Set your browser to "http://opensource.thai.net" if you want some test data in
Thai.
- cd to mozilla/.. and tar -xzvf libinthai-moz.tar.gz
  The library will be installed in mozilla/intl/inthai
- Copy the dictionary file mozilla/intl/inthai/data/inthai.lex to
  /usr/share/inthai for Linux or the executable directory for Win.
  (you must mkdir /usr/share/inthai first).
Sorry, I forgot to tell that the above patch is made on mozilla 0.9.8 source.
How does the functionality of this patch compare to the functionality of
Mozilla's CTL(=Complex Text Layout) extension ?
as of my knowledge,

CTL provide the functionalities of:
- render Thai characters (cell-base, 4 levels of characters in 1 cell)
- cell-base caret travelling, delete, backspace
- cell-base highlight selection

There's NO wordbreak functionality in CTL (at least, for now).

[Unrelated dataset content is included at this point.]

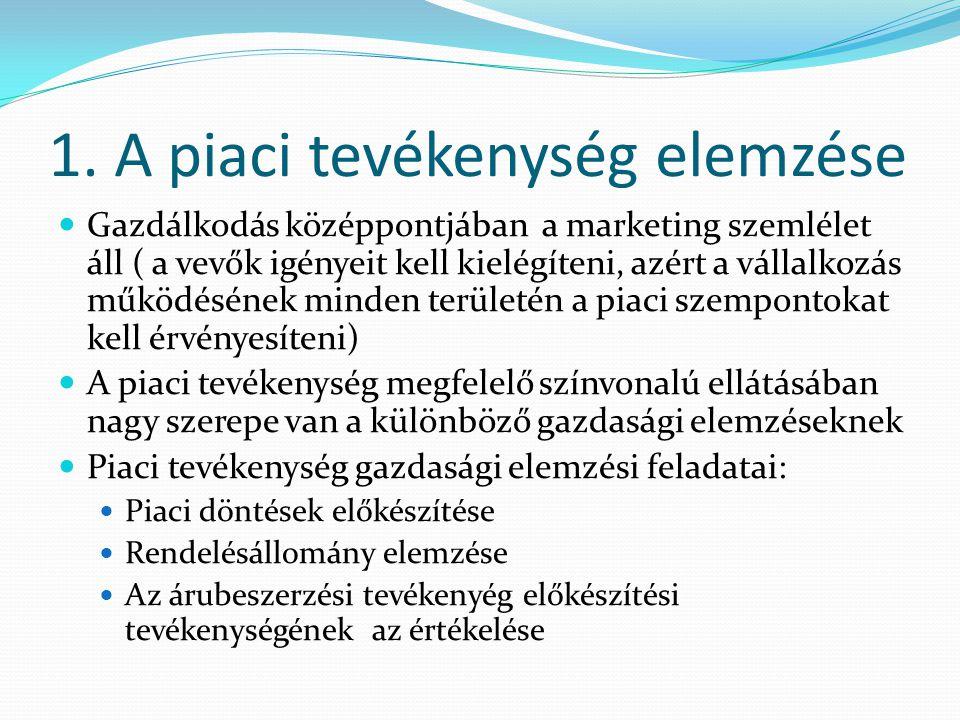 1. A piaci tevékenység elemzése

Prabhat may better clarify this.
please do not attach application/octect-stream type in bugzilla attachment. 
Blocks: thai
I looked at this patch. With some minor changes we could integrate this 
to co-exist with current CTL code. One issue for discussion could be if
anyone in intl team is planning to integrate ICU (which i believe also
provides good thai word-breaking support). Could someone in intl team 
comment on this?

I'd love to hear about using ICU in mozilla. IMHO, this will solve many problems.

> ICU (which i believe also provides good thai word-breaking support)

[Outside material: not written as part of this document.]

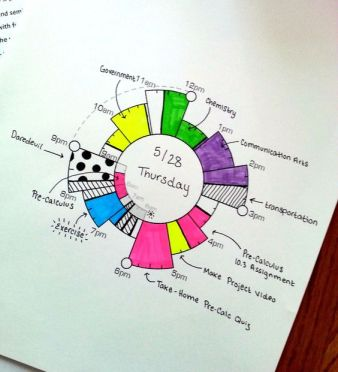 bullet — blur-of-notes:   I made my first chronodex today!...:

Thai dictionary-based word-breaker in ICU is not good enough. People from
IBM/Sun Thailand who use/test ICU with Thai language can tell you that. The
problems come from :-
1) Greedy, longest-matching algorithm use in ICU can't handle ambiguous word
sequences at all (it was mentioned as over-kill). Modern algorithms in Thai use
maximal-matching algorithm which use dynamic programming technic to handle
ambiguous sequences efficiently.
2) ICU algorithm don't handle unknown words (words not in the dictionary) very
well. Unknown words happend a lot in real Thai texts so it's *very* serious.
3) It's not been tested enough with Thai so there may be cases that cause error.
One case I can think of is the use of '.' in Thai to denote abbreviations. The
'.' could be threated as part of Thai word or as punctuation (some use it to
denote end of sentences) depend on context and dictionary. The dictionary should
also contain list of abbreviations for this to work.

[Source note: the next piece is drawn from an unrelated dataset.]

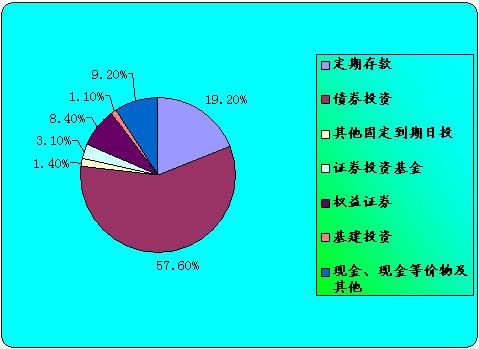 中国平安2011年中期投资结构数据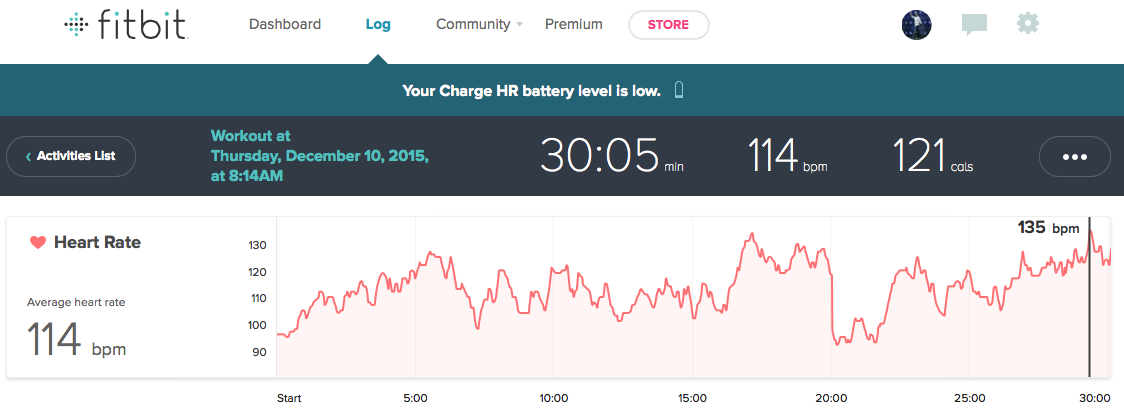 Power Chisel Heart Rate Review Fitbit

On the other hand, IMO, ICU's BreakIterator API is the way to go. Libinthai
actually adopted BreakIterator API from the beginning. The interface you see in
my Mozilla patch is the result of painfully adapting the stateful BreakIterator
interface to Mozilla's stateless breaker API. Internally libinthai is ICU
compatible. I think Mozilla should consider using BreakIterator API directly in
the future.
> The work is not finished and have been tested on Linux only.
> There're some problems with it such as :-
> - On Linux the dictionary will be loaded as "/usr/share/inthai/inthai.lex"
> - On other platform it'll be loaded as "inthai.lex" so it must be in 
>   current directory! See mozilla/intl/inthai/src/PackedTrie.cpp

The dependency on the dictionary data file (inthai.lex) in libinthai has been
solved. The (default) main dictionary is compiled-in as a module as in ICU.
We're working on (re)building libinthai on Windows. Now libinthai also has
spelling checking/correction functionality too (spelling check and word breaking
for Thai are the two sides of the same coin).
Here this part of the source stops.